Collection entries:
+ + +

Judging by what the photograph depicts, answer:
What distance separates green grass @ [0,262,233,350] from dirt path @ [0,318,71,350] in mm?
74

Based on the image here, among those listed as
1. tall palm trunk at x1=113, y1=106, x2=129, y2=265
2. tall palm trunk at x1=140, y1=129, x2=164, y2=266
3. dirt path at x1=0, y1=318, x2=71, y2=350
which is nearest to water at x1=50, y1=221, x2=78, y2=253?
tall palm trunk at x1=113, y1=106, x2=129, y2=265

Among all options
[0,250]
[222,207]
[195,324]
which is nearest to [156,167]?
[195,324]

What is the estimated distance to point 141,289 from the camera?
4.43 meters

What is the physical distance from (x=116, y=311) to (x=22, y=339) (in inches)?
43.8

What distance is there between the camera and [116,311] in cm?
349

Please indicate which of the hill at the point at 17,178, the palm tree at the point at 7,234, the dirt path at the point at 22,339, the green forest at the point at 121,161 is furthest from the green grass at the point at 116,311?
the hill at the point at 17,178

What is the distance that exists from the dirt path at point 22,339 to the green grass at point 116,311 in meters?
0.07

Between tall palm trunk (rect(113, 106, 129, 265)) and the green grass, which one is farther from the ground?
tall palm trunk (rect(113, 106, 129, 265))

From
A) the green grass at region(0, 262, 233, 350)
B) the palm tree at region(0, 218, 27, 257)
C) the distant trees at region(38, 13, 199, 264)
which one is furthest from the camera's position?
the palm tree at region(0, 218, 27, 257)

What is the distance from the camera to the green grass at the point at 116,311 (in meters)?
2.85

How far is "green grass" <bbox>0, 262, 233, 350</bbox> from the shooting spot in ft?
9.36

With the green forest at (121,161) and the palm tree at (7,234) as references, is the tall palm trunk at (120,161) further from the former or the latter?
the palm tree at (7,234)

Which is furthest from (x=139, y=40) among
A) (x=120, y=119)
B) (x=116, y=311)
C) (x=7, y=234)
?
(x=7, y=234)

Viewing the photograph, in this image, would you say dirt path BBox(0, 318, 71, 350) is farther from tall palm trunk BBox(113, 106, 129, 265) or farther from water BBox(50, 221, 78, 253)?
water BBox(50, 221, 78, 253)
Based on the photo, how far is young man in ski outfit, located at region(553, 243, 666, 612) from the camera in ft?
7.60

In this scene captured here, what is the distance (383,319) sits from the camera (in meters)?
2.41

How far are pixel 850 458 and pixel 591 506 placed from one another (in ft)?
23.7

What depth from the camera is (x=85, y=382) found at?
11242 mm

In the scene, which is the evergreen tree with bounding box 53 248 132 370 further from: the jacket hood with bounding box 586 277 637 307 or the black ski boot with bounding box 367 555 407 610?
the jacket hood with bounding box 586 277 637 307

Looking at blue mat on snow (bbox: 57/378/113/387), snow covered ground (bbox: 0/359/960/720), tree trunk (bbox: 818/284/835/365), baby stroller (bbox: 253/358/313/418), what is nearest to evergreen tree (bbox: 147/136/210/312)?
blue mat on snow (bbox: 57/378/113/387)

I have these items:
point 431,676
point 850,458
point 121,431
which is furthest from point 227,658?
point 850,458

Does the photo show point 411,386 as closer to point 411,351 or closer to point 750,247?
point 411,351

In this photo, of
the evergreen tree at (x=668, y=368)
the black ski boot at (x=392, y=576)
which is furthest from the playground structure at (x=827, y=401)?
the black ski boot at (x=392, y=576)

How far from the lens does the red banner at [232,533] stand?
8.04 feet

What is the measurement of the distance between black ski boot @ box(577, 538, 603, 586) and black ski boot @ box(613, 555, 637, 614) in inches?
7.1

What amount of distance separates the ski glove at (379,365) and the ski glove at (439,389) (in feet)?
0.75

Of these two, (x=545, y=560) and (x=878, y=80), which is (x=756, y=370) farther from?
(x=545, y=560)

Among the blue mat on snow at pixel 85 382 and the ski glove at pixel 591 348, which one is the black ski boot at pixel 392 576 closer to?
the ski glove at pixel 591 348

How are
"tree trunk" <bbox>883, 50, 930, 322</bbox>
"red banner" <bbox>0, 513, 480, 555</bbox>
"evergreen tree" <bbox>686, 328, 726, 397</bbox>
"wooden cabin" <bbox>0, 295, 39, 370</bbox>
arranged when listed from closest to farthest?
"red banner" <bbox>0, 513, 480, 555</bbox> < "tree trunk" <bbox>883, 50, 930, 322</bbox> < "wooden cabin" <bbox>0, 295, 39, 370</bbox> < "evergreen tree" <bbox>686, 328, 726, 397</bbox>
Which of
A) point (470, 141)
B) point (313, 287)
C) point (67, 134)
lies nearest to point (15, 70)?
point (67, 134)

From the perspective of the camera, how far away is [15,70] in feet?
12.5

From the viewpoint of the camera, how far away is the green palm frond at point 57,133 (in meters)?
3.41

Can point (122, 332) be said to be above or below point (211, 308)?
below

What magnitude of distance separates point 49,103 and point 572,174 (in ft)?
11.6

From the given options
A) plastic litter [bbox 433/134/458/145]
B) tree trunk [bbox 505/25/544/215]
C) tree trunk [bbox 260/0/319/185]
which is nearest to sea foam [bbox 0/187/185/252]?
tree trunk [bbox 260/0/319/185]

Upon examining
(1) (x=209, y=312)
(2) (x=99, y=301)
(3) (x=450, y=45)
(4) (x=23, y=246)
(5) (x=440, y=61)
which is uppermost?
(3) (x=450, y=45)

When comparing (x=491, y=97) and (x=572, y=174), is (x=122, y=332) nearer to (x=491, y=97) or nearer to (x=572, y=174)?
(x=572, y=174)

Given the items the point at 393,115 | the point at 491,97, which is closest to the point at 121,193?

+ + +

WRITTEN INSTRUCTION:
Update the lines above by changing every instance of "dirt path" to "gravel path", and leave everything else as it is.

RESULT FOR THIS EXERCISE:
Judging by what the photograph depicts, answer:
What distance separates green grass @ [0,262,233,350] from gravel path @ [0,318,71,350] in mm?
74

Based on the image here, among those listed as
1. tall palm trunk at x1=113, y1=106, x2=129, y2=265
2. tall palm trunk at x1=140, y1=129, x2=164, y2=266
3. gravel path at x1=0, y1=318, x2=71, y2=350
which is nearest to water at x1=50, y1=221, x2=78, y2=253?
tall palm trunk at x1=113, y1=106, x2=129, y2=265

Among all options
[0,250]
[222,207]
[195,324]
which is nearest to [156,167]?
[195,324]

What is the estimated distance to point 141,289 from the camera?
4.43 meters

What is the physical distance from (x=116, y=311) to (x=22, y=339) (in inches)?
43.8

What distance is there between the camera and [116,311] in cm?
349

Please indicate which of the hill at the point at 17,178, the palm tree at the point at 7,234, the gravel path at the point at 22,339, the green forest at the point at 121,161 is furthest from the green grass at the point at 116,311?
the hill at the point at 17,178

What is the distance that exists from the gravel path at point 22,339 to the green grass at point 116,311 in meters?
0.07

Between tall palm trunk (rect(113, 106, 129, 265)) and the green grass, which one is farther from the ground?
tall palm trunk (rect(113, 106, 129, 265))

From
A) the green grass at region(0, 262, 233, 350)
B) the palm tree at region(0, 218, 27, 257)
C) the distant trees at region(38, 13, 199, 264)
which one is furthest from the camera's position?
the palm tree at region(0, 218, 27, 257)

What is the distance from the camera to the green grass at the point at 116,311 (in meters)?
2.85

How far is "green grass" <bbox>0, 262, 233, 350</bbox> from the shooting spot in ft?
9.36

With the green forest at (121,161) and the palm tree at (7,234) as references, is the tall palm trunk at (120,161) further from the former or the latter?
the palm tree at (7,234)

Which is furthest from (x=139, y=40) among
A) (x=120, y=119)
B) (x=116, y=311)
C) (x=7, y=234)
?
(x=7, y=234)

Viewing the photograph, in this image, would you say gravel path BBox(0, 318, 71, 350) is farther from tall palm trunk BBox(113, 106, 129, 265) or farther from water BBox(50, 221, 78, 253)?
water BBox(50, 221, 78, 253)
Based on the photo, how far is young man in ski outfit, located at region(553, 243, 666, 612) from the camera in ft?
7.60

In this scene captured here, what is the distance (383,319) sits from the camera (in meters)?
2.41

How far are pixel 850 458 and pixel 591 506 placed from one another (in ft)?
23.7

What depth from the camera is (x=85, y=382) found at?
11242 mm

In the scene, which is the evergreen tree with bounding box 53 248 132 370 further from: the jacket hood with bounding box 586 277 637 307 or the black ski boot with bounding box 367 555 407 610?
the jacket hood with bounding box 586 277 637 307

Looking at blue mat on snow (bbox: 57/378/113/387), snow covered ground (bbox: 0/359/960/720), tree trunk (bbox: 818/284/835/365), baby stroller (bbox: 253/358/313/418), what is nearest to evergreen tree (bbox: 147/136/210/312)?
blue mat on snow (bbox: 57/378/113/387)

I have these items:
point 431,676
point 850,458
point 121,431
which is furthest from point 227,658?
point 850,458

Does the photo show point 411,386 as closer to point 411,351 or closer to point 750,247?
point 411,351

In this photo, of
the evergreen tree at (x=668, y=368)
the black ski boot at (x=392, y=576)
which is furthest from the playground structure at (x=827, y=401)?
the black ski boot at (x=392, y=576)

How far from the lens does the red banner at [232,533] stand?
8.04 feet

What is the measurement of the distance between black ski boot @ box(577, 538, 603, 586) and black ski boot @ box(613, 555, 637, 614) in inches?
7.1

What amount of distance separates the ski glove at (379,365) and the ski glove at (439,389) (in feet)?
0.75

Of these two, (x=545, y=560) and (x=878, y=80), which is (x=756, y=370) farther from?
(x=545, y=560)

Among the blue mat on snow at pixel 85 382 and the ski glove at pixel 591 348, which one is the black ski boot at pixel 392 576 closer to?
the ski glove at pixel 591 348

How are
"tree trunk" <bbox>883, 50, 930, 322</bbox>
"red banner" <bbox>0, 513, 480, 555</bbox>
"evergreen tree" <bbox>686, 328, 726, 397</bbox>
"wooden cabin" <bbox>0, 295, 39, 370</bbox>
arranged when listed from closest to farthest?
"red banner" <bbox>0, 513, 480, 555</bbox> < "tree trunk" <bbox>883, 50, 930, 322</bbox> < "wooden cabin" <bbox>0, 295, 39, 370</bbox> < "evergreen tree" <bbox>686, 328, 726, 397</bbox>
Which of
A) point (470, 141)
B) point (313, 287)
C) point (67, 134)
lies nearest to point (15, 70)?
point (67, 134)

From the perspective of the camera, how far away is [15,70] in feet?
12.5

From the viewpoint of the camera, how far away is the green palm frond at point 57,133 (in meters)?
3.41

Can point (122, 332) be said to be above or below point (211, 308)?
below

What magnitude of distance separates point 49,103 and point 572,174 (in ft)?
11.6

From the given options
A) plastic litter [bbox 433/134/458/145]
B) tree trunk [bbox 505/25/544/215]
C) tree trunk [bbox 260/0/319/185]
which is nearest to sea foam [bbox 0/187/185/252]?
tree trunk [bbox 260/0/319/185]

Upon examining
(1) (x=209, y=312)
(2) (x=99, y=301)
(3) (x=450, y=45)
(4) (x=23, y=246)
(5) (x=440, y=61)
which is uppermost?
(3) (x=450, y=45)

When comparing (x=491, y=97) and (x=572, y=174), is (x=122, y=332) nearer to (x=491, y=97) or nearer to (x=572, y=174)?
(x=572, y=174)

Given the items the point at 393,115 | the point at 491,97, which is closest to the point at 121,193?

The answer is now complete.